Еще когда было оперативное совещание в штабе полка и до исполнителей-командиров в деталях доводился план операции, капитан Щусь, которому поручалась особо ответственная задача, с холодком, скользящим по сердцу, подумал: даже если благополучно переправится, непременно попадет вместе со своей группой в переплет, очень уж складно, очень ладно все было распланировано штабниками на бумаге, а когда на бумаге хорошо, на деле, как правило, получается шибко худо. От партизанской бригады ни слуху ни духу, о десанте также ничего не слышно.
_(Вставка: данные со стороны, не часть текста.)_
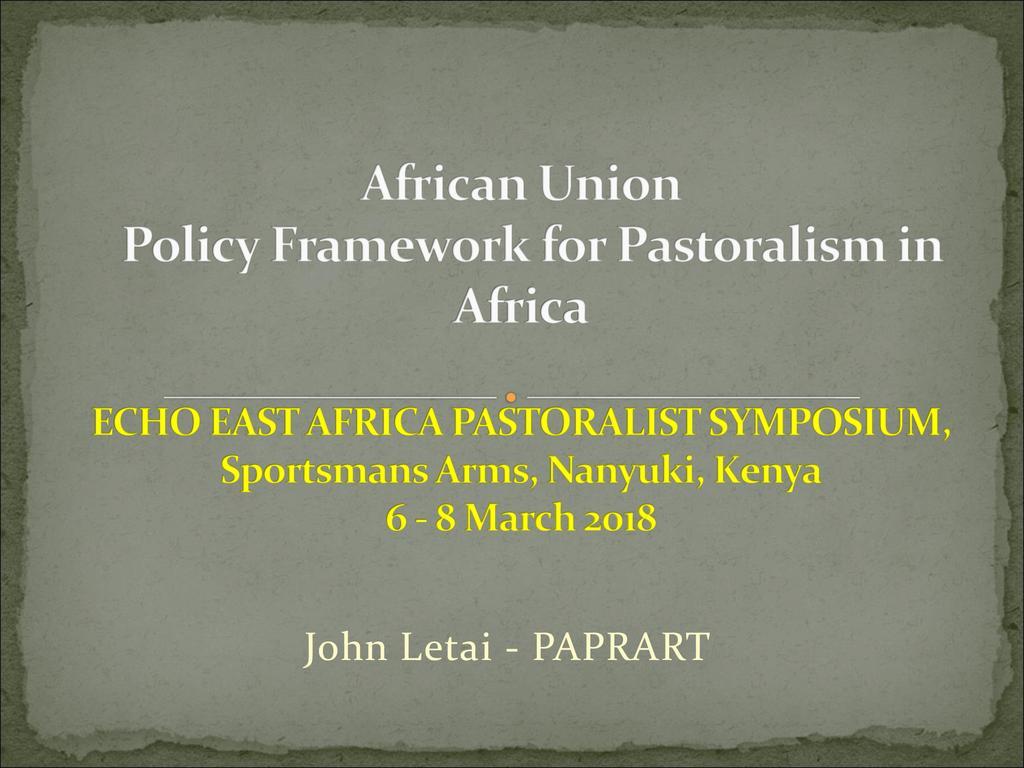 Contextualizing the African Union Pastoralist Framework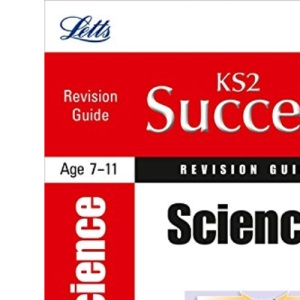 KS2 Success Revision Guide Science (Primary Success Revision Guides)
Голодные солдаты, довольные уже тем, что остались живы во время переправы, пока не реагируют громко на всякие дрязги и бескормицу, но солдатские чувства отчетливы. Не пройдет и еще одной ночи, как по оврагам и окопам пойдет-покатится: «Где та гребаная бригада, что должна нас поддержать и накормить? Где тот десант, где сталинские соколы, мать бы их расперемать?!» — все уже давно знают и про партизан, и про десант, хотя знать об этом неоткуда вроде бы. Однако о том, что партизаны должны батальон накормить, — никакого постановления тоже не было — это уж солдатская фантазия!
К вечеру, когда захмурело небо, поднялся ветер и высоко всплыла над берегом и рекой рыжая пыль, ждали разведчиков от партизан — самое им, хорошо знающим местность, время подскочить к войску, связаться с ним и согласовать совместные действия. Но вместо этого километрах в двадцати от плацдарма всполохами замелькало, громом загрохотало отемнелое пространство, и Щусь понял — упреждая удар с тыла, немцы начали ликвидацию партизанской бригады, предварительно, конечно же, ее обложив в каком-нибудь дремучем, по здешним понятиям, лесу.
Недаром же, перебив штрафную роту, немцы никаких активных действий на плацдарме не вели, все чего-то гоношились в тылу, устанавливали зенитки, ездили на машинах туда-сюда, копали, рыли, постреливали. «Рама» безвылазно шарилась по небу, бомбардировщики регулярно налетали. Одним словом, немцы давали понять, что они здесь, они не забыли о плацдарме и, когда управятся с посторонними делами, дадут жару русским, в первую очередь, передовому, дерзкому отряду, под шумок забравшемуся в их, как всегда надежно устроенный и четко действующий тыл.
Часа два длился бой вдали, и, когда он начал убывать, дробиться на отдельные узлы и кострища, вверху, в ночном небе, многомоторно загудели самолеты. Сталинские соколы, не ожидавшие плотного зенитного огня противника и ветра, вверху довольно сильного, выбросили, в буквальном смысле этого слова, десант — целую бригаду, в тысячу восемьсот душ, до войны еще сформированную, бережно хранимую для особой операции, и вот в эту первую и последнюю, как скоро выяснится, операцию, наконец-то угодившую.